Bring your towel and join one of the fastest growing data communities. Welcome to our second-generation open source orchestration platform, a completely rethought approach to dataflow automation.

Prefect Community

I have a flow that runs a `select * from table` to snowflake using a SnowflakeQuery task. It appears that this task uses `fetchall()` to return this data into memory: <https://github.com/PrefectHQ/prefect/blob/5d2732a30563591410cb11fe0f7e7dfe65cc5669/src/prefect/tasks/snowflake/snowflake.py#L186>

I expect that this causes performance issues with extremely large queries so I am wondering what Prefect Cloud’s tolerance for this. Ideally I think it would be preferable to lazy load query results and/or allow for query pagination?
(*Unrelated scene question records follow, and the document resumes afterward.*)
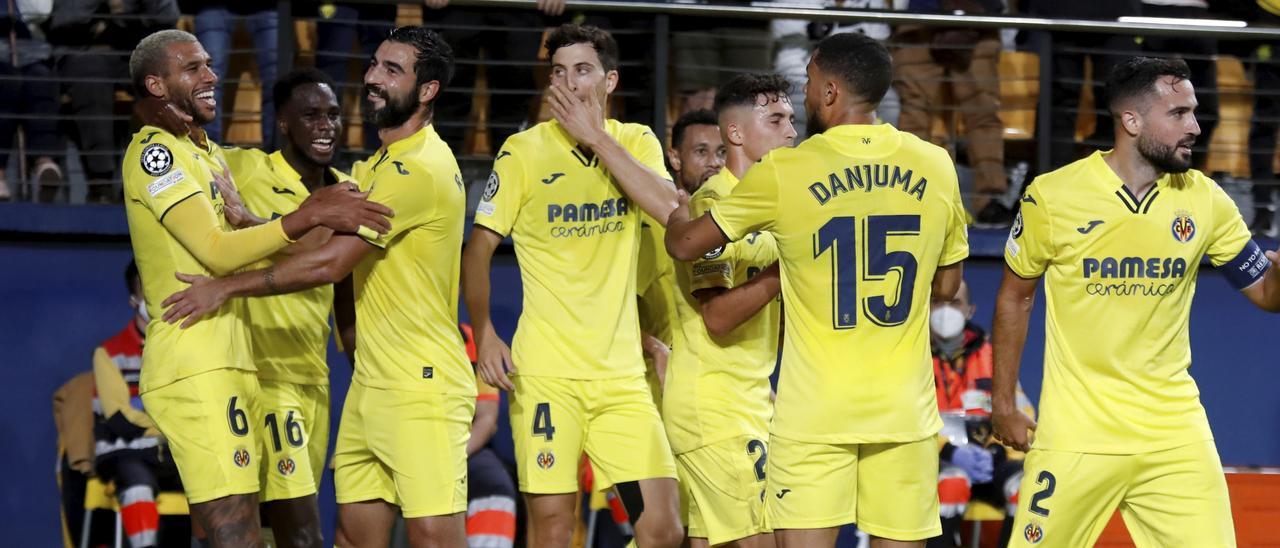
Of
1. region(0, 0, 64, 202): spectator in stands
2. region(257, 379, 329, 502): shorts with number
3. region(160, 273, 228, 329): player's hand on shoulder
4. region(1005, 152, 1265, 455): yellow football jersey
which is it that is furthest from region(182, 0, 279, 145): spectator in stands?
region(1005, 152, 1265, 455): yellow football jersey

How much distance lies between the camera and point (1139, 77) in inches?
217

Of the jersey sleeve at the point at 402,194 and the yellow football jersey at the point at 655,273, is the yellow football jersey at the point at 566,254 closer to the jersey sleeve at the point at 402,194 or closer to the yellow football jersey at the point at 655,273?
the jersey sleeve at the point at 402,194

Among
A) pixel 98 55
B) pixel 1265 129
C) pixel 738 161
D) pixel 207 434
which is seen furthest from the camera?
pixel 1265 129

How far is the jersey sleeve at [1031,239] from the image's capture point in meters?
5.47

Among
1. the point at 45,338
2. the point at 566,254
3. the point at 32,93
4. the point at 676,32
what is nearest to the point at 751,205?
the point at 566,254

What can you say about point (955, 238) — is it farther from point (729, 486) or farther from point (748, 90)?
point (729, 486)

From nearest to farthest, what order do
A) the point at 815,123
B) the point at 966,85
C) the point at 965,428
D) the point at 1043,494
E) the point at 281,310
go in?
the point at 815,123
the point at 1043,494
the point at 281,310
the point at 965,428
the point at 966,85

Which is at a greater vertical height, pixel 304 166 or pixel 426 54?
pixel 426 54

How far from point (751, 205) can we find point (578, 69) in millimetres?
1306

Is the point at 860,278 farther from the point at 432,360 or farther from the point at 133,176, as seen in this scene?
the point at 133,176

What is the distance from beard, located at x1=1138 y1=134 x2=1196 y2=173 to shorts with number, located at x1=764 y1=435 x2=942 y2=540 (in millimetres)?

Perhaps there’s an architecture limitation I’m overlooking? I’d appreciate any insight :slightly_smiling_face:

What do you think you’d do without Prefect? I would break up my query if I was trying to write out multiple files. Like for example, I would just run Jan 2022 and then Feb 2022 and so on. You can even use mapping like this if Snowflake accepts multiple connections. I suspect this is easier to tackle from the query side rather than the collection side. I dunno though. Wondering what you think?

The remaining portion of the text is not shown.